I really don't get either of their motivations for this, particularly undermining and mocking you in their text messages. Every time he does that he is undermining and mocking your marriage, period. Who is she that she gets to mock his wife so brazenly? Who is she to him that he allows her to? This woman needs to back off, but your husband needs to be a man and start being there for his wife. Excuses about 'but she's helpless and she needs affection more than you', don't wash with me. Marriage is what he signed up for, he is meant to honour and respect YOU. Let her go and find someone of her own to molly coddle her. Graceunderpressure and Syrum are right. He is the one with the problem.

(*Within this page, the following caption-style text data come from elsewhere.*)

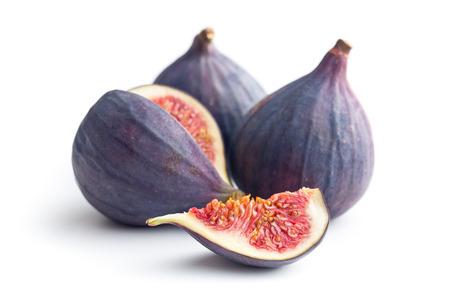 Photo pour sliced fresh figs on white background - image libre de droit
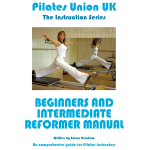 Pilates Union Reformer Manual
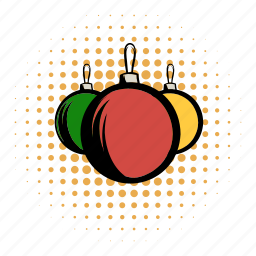 ball, comics, design, funnies, glob, orb, sphere icon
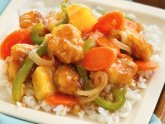 Chicken Teriyaki with vegetables recipe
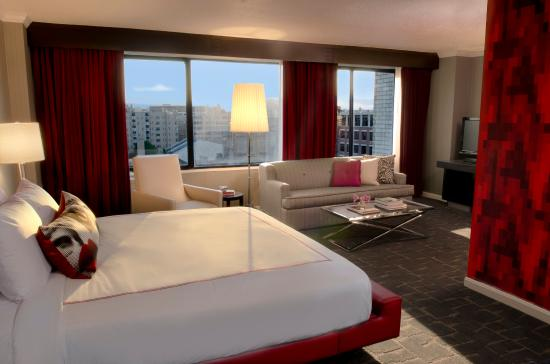 Rouge, a Kimpton Hotel: Executive King Room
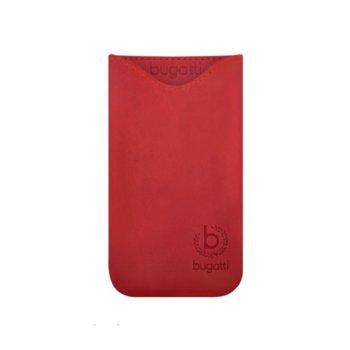 Bugatti Skinny ML Flaming (червен) product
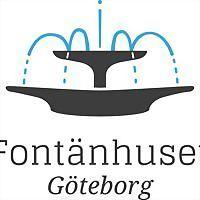 Logo 2) Fontänhuset Göteborg / Fountain House Gothenburg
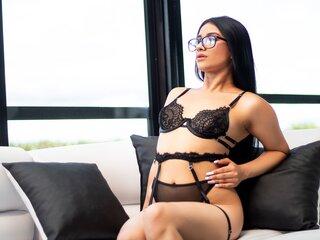 SophieVeracruz anal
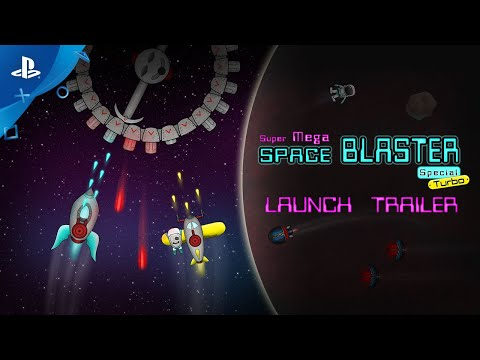 Super Mega Space Blaster Special Turbo - Launch Trailer | PS4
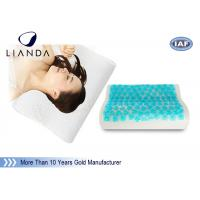 Buy cheap Customised Memory Foam Pillows Cradling Support 50×30×10/7.5cm from wholesalers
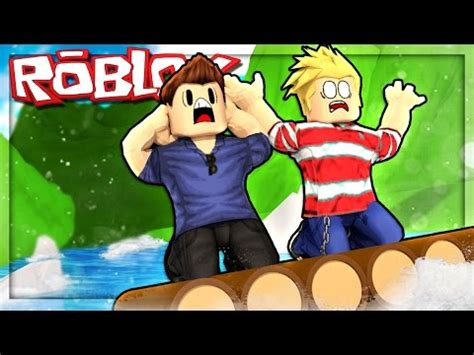 Roblox Whatever Floats Your Boat Denis by Roblox Adventures Build A Raft And Survive Roblox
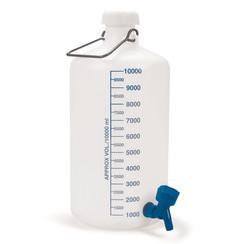 Ballonflasche mit Hahnanschluss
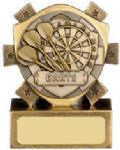 Mini Shield Darts Award DM19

You need to lay down some boundaries with him as right now he is stepping all over your feelings. He knows that too, which is why he can laugh about it with this woman. He's on dangerous ground, and if you felt that this was all above board, you wouldn't be here seeking advice from strangers. Stop internalising this issue. Sit your man down and lay down some boundaries.


----------



## loren

ICBlueEyes said:


> sometimes it's really hard to remember, and be happy and satisfied with the fact that, at the end of the day, he goes home with me. I'm the one who gets to kiss him good night and wake up with him in the morning. I'm the one he wants to make love to and build a future with, regardless of how rocky the foundation may be right now. .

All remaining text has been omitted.